Somene recommended C++ to make the thing run fast, I;e never so much as looked t C or C++ though. Should I stick to something I know at least a little more about, or would it be worth the trouble?
Nonsense. Suppose you are interested in checking the integrity of PDF and JPG files, and you have hunted down tools checkpdf and checkjpg which can do that. Then, on Linux, I'd cobble together the following shell script:
Code:
find / -type f | \
while read f; do
case "$f" in
*.pdf) checkpdf "$f" ;;
*.jpg) checkjpg "$f" ;;
esac
done > checkreport.txt
While you may not be able to read Linux shell scripts, it serves to demonstrate that scripting languages (whether Linux shell, Windows Power Shell, Perl, Python, ...) are geared to have primitives which make it easy to write such tasks.
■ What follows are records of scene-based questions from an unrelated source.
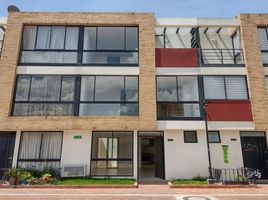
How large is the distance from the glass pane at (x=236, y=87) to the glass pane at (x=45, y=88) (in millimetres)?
10665

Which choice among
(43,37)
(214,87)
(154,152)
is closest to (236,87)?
(214,87)

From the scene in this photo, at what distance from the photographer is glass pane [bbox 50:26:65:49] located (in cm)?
1486

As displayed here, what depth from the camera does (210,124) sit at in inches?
533

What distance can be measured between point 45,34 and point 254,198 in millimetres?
14809

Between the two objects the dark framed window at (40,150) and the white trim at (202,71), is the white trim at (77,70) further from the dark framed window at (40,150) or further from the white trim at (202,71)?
the dark framed window at (40,150)

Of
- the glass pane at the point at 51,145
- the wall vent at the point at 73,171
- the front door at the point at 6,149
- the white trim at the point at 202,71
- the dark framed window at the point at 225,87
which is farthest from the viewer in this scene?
the white trim at the point at 202,71

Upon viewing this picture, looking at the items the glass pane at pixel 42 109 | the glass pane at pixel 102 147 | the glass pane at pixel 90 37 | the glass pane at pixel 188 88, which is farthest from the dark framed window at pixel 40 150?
the glass pane at pixel 188 88

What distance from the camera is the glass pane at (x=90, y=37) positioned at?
1530cm

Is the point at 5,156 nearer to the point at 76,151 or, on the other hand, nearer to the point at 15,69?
the point at 76,151

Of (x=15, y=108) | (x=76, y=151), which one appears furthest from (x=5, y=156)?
(x=76, y=151)

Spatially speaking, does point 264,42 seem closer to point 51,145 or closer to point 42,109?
point 42,109

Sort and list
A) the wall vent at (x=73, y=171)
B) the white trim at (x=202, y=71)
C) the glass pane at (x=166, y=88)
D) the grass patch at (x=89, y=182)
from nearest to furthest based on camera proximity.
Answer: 1. the grass patch at (x=89, y=182)
2. the wall vent at (x=73, y=171)
3. the glass pane at (x=166, y=88)
4. the white trim at (x=202, y=71)

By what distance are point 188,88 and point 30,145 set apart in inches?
414

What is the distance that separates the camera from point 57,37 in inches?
593
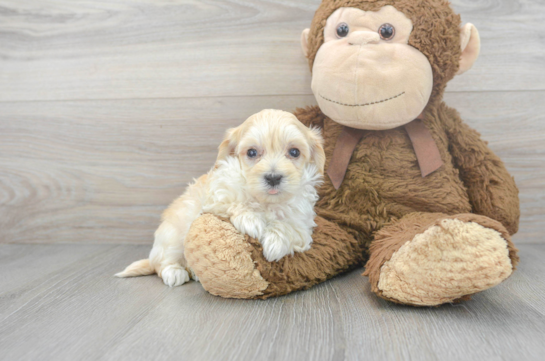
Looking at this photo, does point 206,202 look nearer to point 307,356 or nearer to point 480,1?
point 307,356

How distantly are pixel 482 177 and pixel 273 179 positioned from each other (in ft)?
2.10

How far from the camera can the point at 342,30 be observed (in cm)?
105

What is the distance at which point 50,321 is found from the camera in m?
0.85

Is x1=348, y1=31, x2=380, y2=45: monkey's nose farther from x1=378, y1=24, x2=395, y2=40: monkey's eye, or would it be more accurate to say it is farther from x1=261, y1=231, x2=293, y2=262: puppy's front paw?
x1=261, y1=231, x2=293, y2=262: puppy's front paw

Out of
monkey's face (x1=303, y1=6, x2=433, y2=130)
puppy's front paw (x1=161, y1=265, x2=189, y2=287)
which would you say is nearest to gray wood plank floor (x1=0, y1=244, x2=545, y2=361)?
puppy's front paw (x1=161, y1=265, x2=189, y2=287)

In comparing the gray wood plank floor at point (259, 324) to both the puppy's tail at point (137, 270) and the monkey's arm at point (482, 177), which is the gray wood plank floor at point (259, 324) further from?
the monkey's arm at point (482, 177)

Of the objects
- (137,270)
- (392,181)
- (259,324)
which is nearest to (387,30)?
(392,181)

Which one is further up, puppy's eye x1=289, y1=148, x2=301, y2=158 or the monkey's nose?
the monkey's nose

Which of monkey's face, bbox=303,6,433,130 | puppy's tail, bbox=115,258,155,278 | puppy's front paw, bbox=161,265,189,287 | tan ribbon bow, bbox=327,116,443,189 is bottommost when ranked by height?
puppy's tail, bbox=115,258,155,278

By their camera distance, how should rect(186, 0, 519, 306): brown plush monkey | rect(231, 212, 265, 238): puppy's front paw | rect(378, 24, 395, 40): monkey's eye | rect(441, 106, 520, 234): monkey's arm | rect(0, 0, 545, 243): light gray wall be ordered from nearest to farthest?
1. rect(186, 0, 519, 306): brown plush monkey
2. rect(231, 212, 265, 238): puppy's front paw
3. rect(378, 24, 395, 40): monkey's eye
4. rect(441, 106, 520, 234): monkey's arm
5. rect(0, 0, 545, 243): light gray wall

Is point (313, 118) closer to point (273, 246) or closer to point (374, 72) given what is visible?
point (374, 72)

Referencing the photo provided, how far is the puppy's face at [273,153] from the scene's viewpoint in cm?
88

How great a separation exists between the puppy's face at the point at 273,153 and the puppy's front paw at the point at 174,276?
0.32 m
You'd have to write a lot more code in C or C++ to accomplish this, and it doesn't give the speedup you'd expect. The real costs of the above is in the various checker programs.
What tools and programs would I need? Is it possible to design a simple GUI for the entire thing, too?
Why do people want to have GUIs? If the program would need to check many files, on todays' disk sizes, it could well run for a couple of hours. You might want to schedule it running at 2AM and then the GUI stands in the way.